The stones found in the KwaHlathi village are not diamonds but are quartz crystals, said KwaZulu-Natal Economic Development, Tourism and Environmental Affairs (Edtea) MEC Ravi Pillay, on Sunday.

“The tests conducted conclusively revealed that the stones discovered in the area are not diamonds as some had hoped. In fact, what has been discovered are quartz crystals that are common across the Karoo Supergroup with extensional fracture planes, within and along the contact of Karoo dolerite sill,” Pillay said.

“The value, if any, of the quartz crystals is yet be established but it must be mentioned that the value of quartz crystals is very low compared to that of diamonds,” said Pillay.

Releasing the preliminary report into the findings, Pillay said the report showed that the site of the informal mining practises was geographically located on the edge of the Karoo dolerite sill, which was not in a zone where diamond occurrences were present.

He said that it was confirmed by visual, geological and chemical analyses that were conducted.

He said that Council for Geoscience would be working with various stakeholders to institute a geological mapping programme, to understand other potential resources that may advance socio-economic development in KwaHlathi.

“Extensive geoscience studies are required in the area, at a regional scale, to investigate possibilities of groundwater resources, as well as any other lithologies that may be host to other natural resources, that may contribute to local development and the economy of the province,” said Pillay.

The “diamond rush” started after cattle herder, Phoka Mofokeng, came across glass stones while digging in a field.
He told the community and, as the news spread, people flocked to the area.

The KwaZulu-Natal government warned that the mining activity was illegal and could worsen the impact of the third wave of Covid-19 infections.

The Department of Minerals Resources and Energy (DMRE) dispatched a task team, comprising geological and mining experts, to the area to conduct a proper inspection of the site and of what had been discovered in the area.

On Sunday, Pillay said that the activity at KwaHlathi, in the past week, highlighted the socio-economic challenges confronting people in the area.

“Thus, in responding to this particular matter of the stones, we also have to provide a comprehensive response to the socio-economic challenges, as raised by the community members during our visit to the site, and as communicated by community representatives during a meeting held earlier,” Pillay said.

A report on the findings by the Council for Geoscience and on the socio-economic challenges in the area will be presented to Premier Sihle Zikalala, Pillay said.

“This will be the basis for us to formulate a coordinated response to all the challenges.
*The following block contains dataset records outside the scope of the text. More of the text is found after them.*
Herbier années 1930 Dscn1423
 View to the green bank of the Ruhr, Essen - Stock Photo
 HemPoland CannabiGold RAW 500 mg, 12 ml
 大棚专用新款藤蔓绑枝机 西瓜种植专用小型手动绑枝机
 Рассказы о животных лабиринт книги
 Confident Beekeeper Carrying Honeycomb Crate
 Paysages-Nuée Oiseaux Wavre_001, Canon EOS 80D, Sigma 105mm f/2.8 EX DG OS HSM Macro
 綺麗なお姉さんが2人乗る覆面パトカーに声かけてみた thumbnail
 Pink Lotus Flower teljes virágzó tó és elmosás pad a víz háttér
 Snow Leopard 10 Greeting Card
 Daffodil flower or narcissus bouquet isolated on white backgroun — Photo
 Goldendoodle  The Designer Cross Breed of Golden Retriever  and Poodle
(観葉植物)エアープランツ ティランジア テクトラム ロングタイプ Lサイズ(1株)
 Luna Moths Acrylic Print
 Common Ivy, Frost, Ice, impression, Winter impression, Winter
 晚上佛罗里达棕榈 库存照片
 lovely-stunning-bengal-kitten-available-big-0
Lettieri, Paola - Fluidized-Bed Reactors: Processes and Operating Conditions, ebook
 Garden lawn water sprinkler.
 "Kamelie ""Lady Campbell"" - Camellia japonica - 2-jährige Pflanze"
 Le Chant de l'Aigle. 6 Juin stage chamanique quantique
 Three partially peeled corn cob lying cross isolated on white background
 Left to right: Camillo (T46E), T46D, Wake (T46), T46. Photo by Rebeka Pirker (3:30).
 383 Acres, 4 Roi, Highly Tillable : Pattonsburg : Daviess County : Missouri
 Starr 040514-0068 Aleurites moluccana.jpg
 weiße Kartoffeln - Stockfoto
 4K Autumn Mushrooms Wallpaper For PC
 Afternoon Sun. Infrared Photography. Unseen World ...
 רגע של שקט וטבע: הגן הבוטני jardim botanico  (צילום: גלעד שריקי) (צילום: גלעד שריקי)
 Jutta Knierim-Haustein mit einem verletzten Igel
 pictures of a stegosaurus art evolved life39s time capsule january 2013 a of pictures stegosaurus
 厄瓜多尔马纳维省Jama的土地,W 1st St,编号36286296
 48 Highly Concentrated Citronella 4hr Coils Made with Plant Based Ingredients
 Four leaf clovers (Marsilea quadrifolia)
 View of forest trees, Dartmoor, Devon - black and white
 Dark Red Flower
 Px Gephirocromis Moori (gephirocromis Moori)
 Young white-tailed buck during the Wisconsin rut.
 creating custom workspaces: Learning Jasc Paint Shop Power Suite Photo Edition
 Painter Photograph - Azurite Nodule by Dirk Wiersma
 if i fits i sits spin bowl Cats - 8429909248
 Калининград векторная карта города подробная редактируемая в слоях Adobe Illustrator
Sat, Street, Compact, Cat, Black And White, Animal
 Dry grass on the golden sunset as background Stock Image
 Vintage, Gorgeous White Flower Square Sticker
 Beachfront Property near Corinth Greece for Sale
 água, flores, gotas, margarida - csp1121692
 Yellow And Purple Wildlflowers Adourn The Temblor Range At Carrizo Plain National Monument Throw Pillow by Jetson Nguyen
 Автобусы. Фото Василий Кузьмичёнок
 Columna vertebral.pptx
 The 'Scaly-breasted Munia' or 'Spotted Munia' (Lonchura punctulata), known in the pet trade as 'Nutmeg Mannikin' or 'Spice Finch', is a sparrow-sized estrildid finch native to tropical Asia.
Part of the response will have to focus on the issue of roads and access to water. We will also formulate a comprehensive plan to rehabilitate the site on which digging is taking place,” Pillay said.

“We appeal to the people on site to vacate the area, as what they are involved in has the potential of spreading Covid-19. The illegal mining practices also have a negative impact on the environment and land degradation, that has been accentuated by the extensive digging in the area,” added Pillay.